The interesting thing about the seek()
function is that
operating systems let us seek past the end of a file. So it creates a
convenient framework for unsharding tensors from multi-part files, since
the i/o can be performed by writing tensors to disk, in such a way that
the tensors have holes. We can then fill those in multiple passes once
the remaining shards are processed. Doing that raises interesting
questions of course, about how the file system might allocate blocks in
the underlying physical medium. It's something that's not necessarily
within our control, but I'd still love to learn more about it. For
example, on some file systems I've noticed that, after converting a
file, it might load from disk faster if cp
is used
afterwards to produce a copy.
There's one last important benefit to the new file format. It ensures
tensors are aligned on a 32-byte boundary. The old file format didn't
perform a roundup after writing the model vocabulary to disk. As a
result, floats were being mmap()
'd to odd addresses half
the time, which would trigger UBSAN errors. It also potentially left
some meat on the table when it comes to SIMD instructions. Alignment
generally isn't a problem on modern microarchitectures of the two major
architectures. In practice, the only time misalignment is completely
forbidden is with semaphores on ARM. However just because it seems to
work doesn't mean misalignment won't consume additional resources under
the hood, or cause other problems in sneaky ways. One example would be
x86, where misaligned semaphores will seem to work until you have the
unlucky chance of your unsigned int
overlapping a 64-byte
cacheline boundary.

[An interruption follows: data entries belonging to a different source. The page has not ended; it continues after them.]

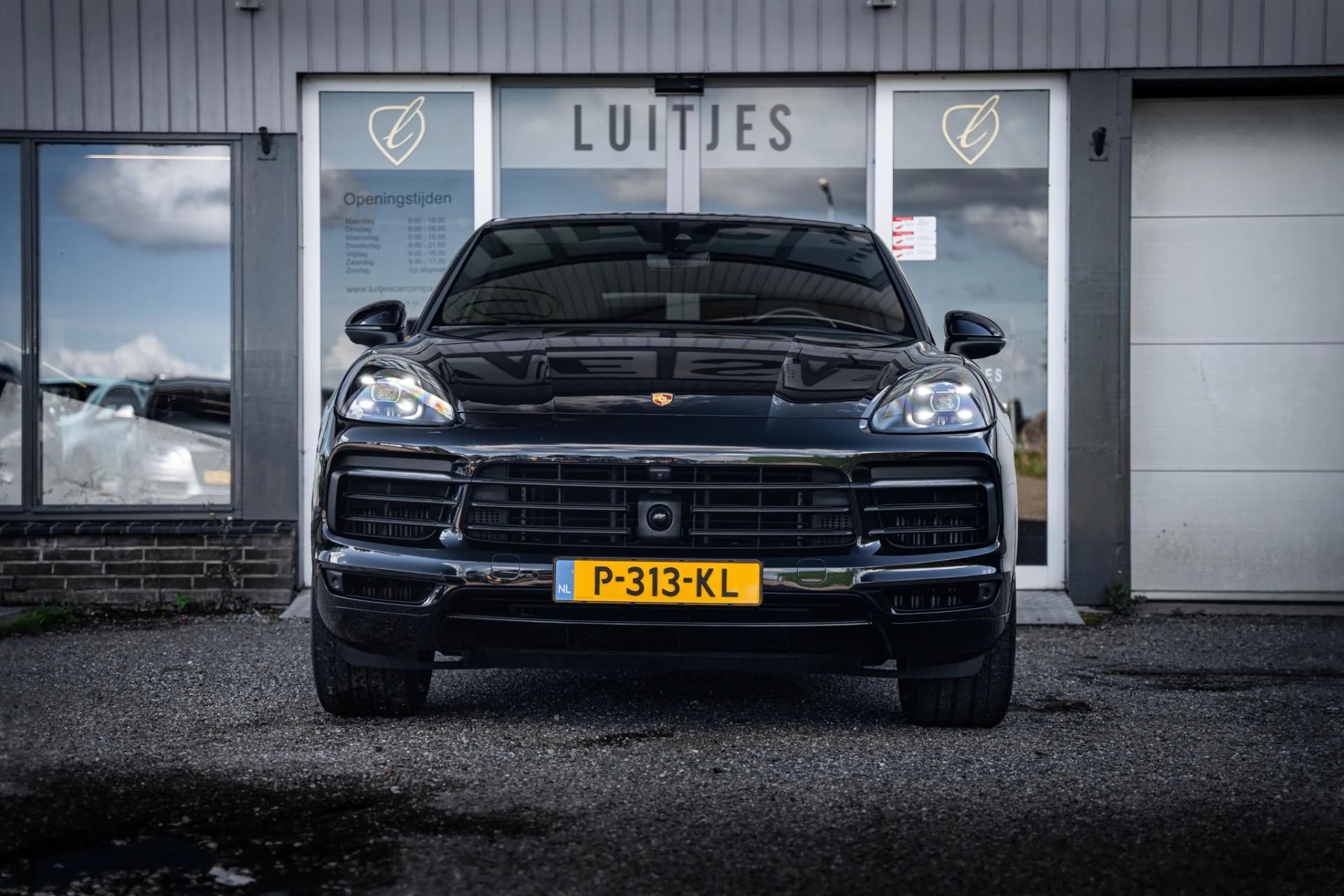 Hoofdafbeelding Porsche Cayenne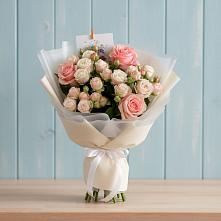 Букет цветов из:  Розы в Чигораке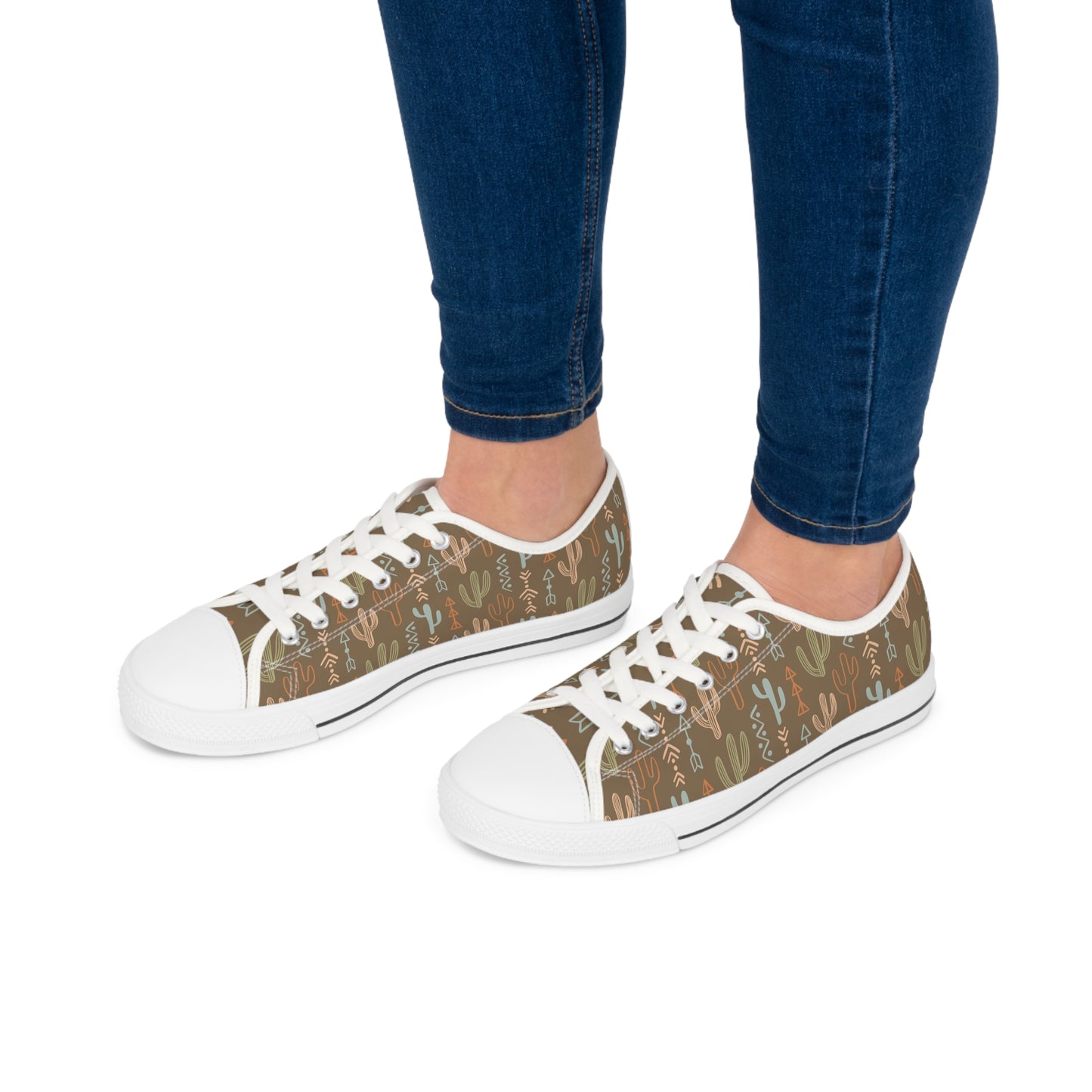 Women's Western Low Top Sneakers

For that reason, the new file format takes a more
conservative approach, and it may potentially open some doors in the
future for certain kinds of optimizations.

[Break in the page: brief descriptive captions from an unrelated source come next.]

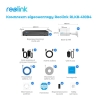  Зображення Комплект відеоспостереження Reolink RLK8-410B4-5MP 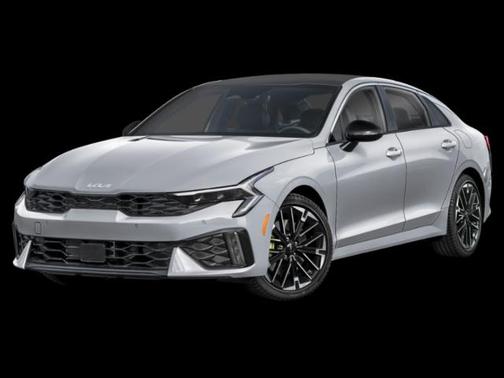 Gray 2026 Kia K5 GT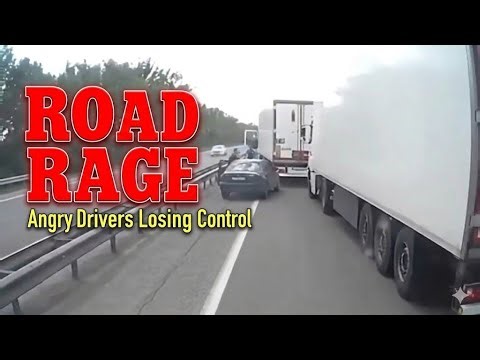 Road Rage Angry Drivers Losing Control 2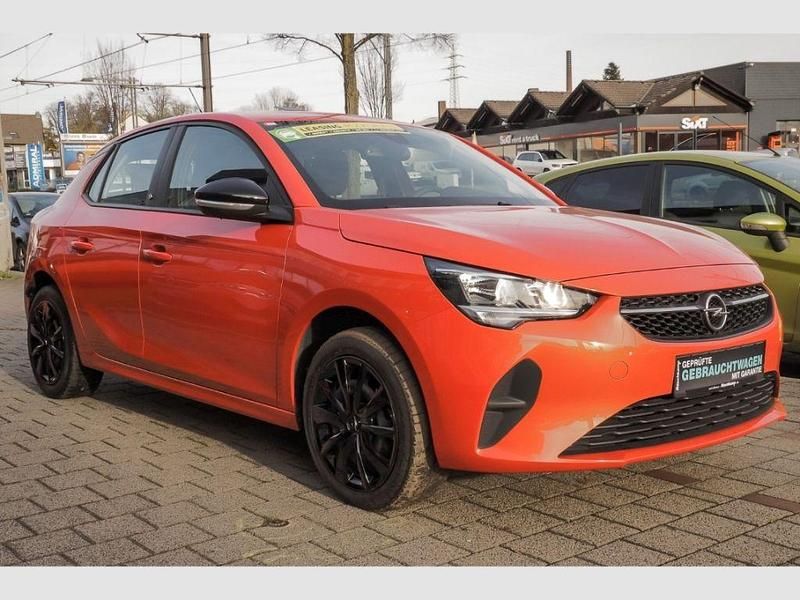 Gebraucht Opel Corsa-e Edition 100 kW (136 PS) 2022 Orange Kleinwagen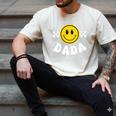 Dada One Happy Dude Birthday Theme 1st Family Matching Mom Men's Comfort Colors T-Shirt Ivory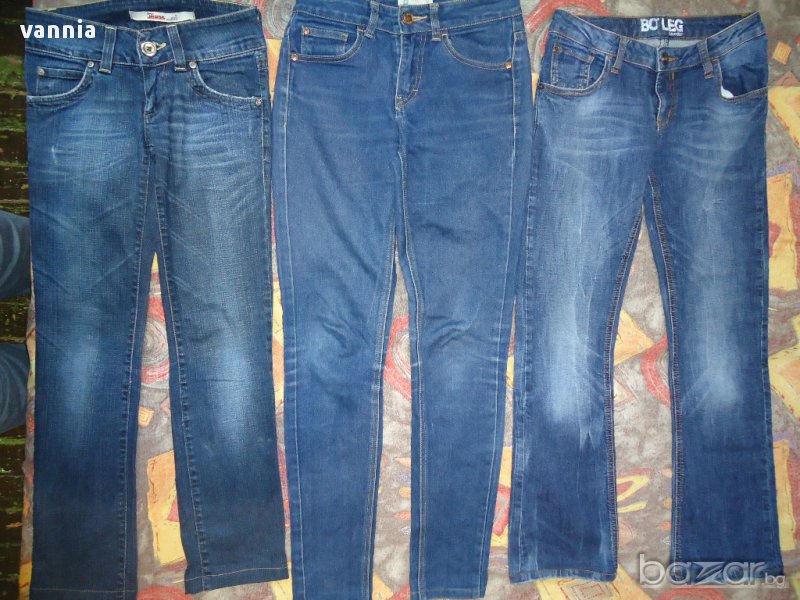 Дънки-ONLY,G-perfect,CLOCKHOUSE-ХС/Сразмер 10лв./чифт, снимка 1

For further details, please see 78ca9838ee36660a776e97e3391b6fb5dcaacf7f and ee0c40dd6de8c3c658ae43199939ef40bb1cf408.
Many sources of information on the world wide web that explain how to
use mmap()
will also insist upon the use
of madvise()
as though its benefits were established fact.

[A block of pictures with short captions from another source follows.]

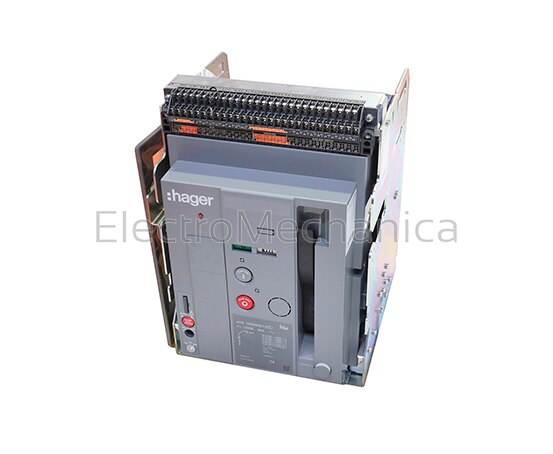 HWAN312EDA1AA0A0A0 1250A 3P ACB 65KA D/OUT NO TRIP C/W CRADLE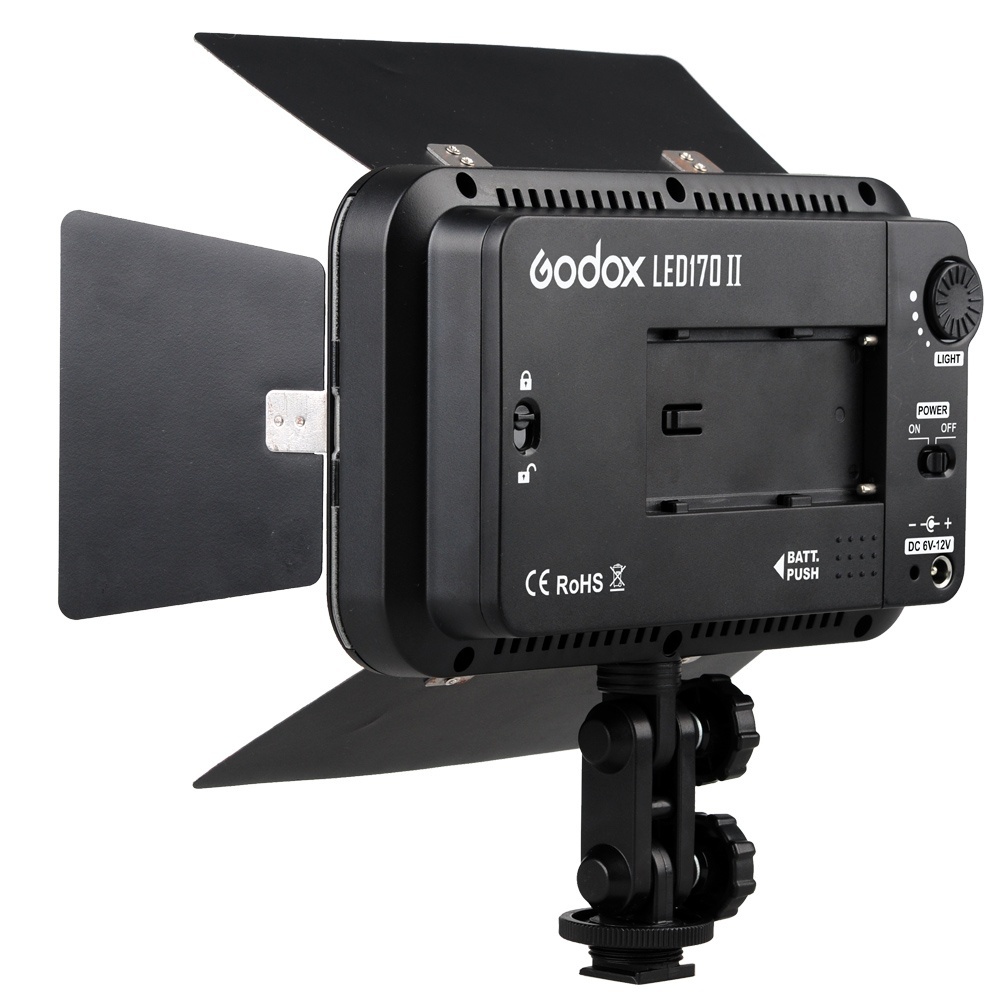 Godox LED 170II, Lampa LED on-camera, 5500-6500K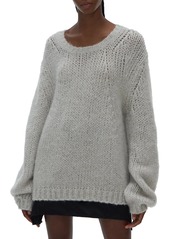 Helmut Lang Oversized Roundneck Sweater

I couldn't measure any evidence that it'd be helpful in our case, since
transformer models like LLaMA need to immediately fault every single
memory page as soon as the weights are loaded.
The madvise()
system call is probably only helpful in
situations where only a subset of pages are needed for a nontrivial
amount of time, during which the disk would otherwise become
underutilized.
posix_fadvise(POSIX_FADV_SEQUENTIAL)
would be an example of
a kind of advice that'd be potentially more helpful to users of LLMs.
One of the downsides of the Linux cp
command, is copying a
file larger than RAM will destroy every existing entry in the file
cache. Under normal circumstances this is a good thing, since a least
recently used strategy usually works. However it can be problematic if
you're just organizing your files on a production system where you don't
want to disrupt performance. As far as I know, no standard command line
utility offers a way to exploit this functionality. So we may provide an
example of how to replace the cp
command that could address
this use case too. Another feature such a command could offer, would be
the use of copy_file_range()
, which enables files to be
copied within the same partition 2x faster than the
sendfile()
technique that's used by standard utilities.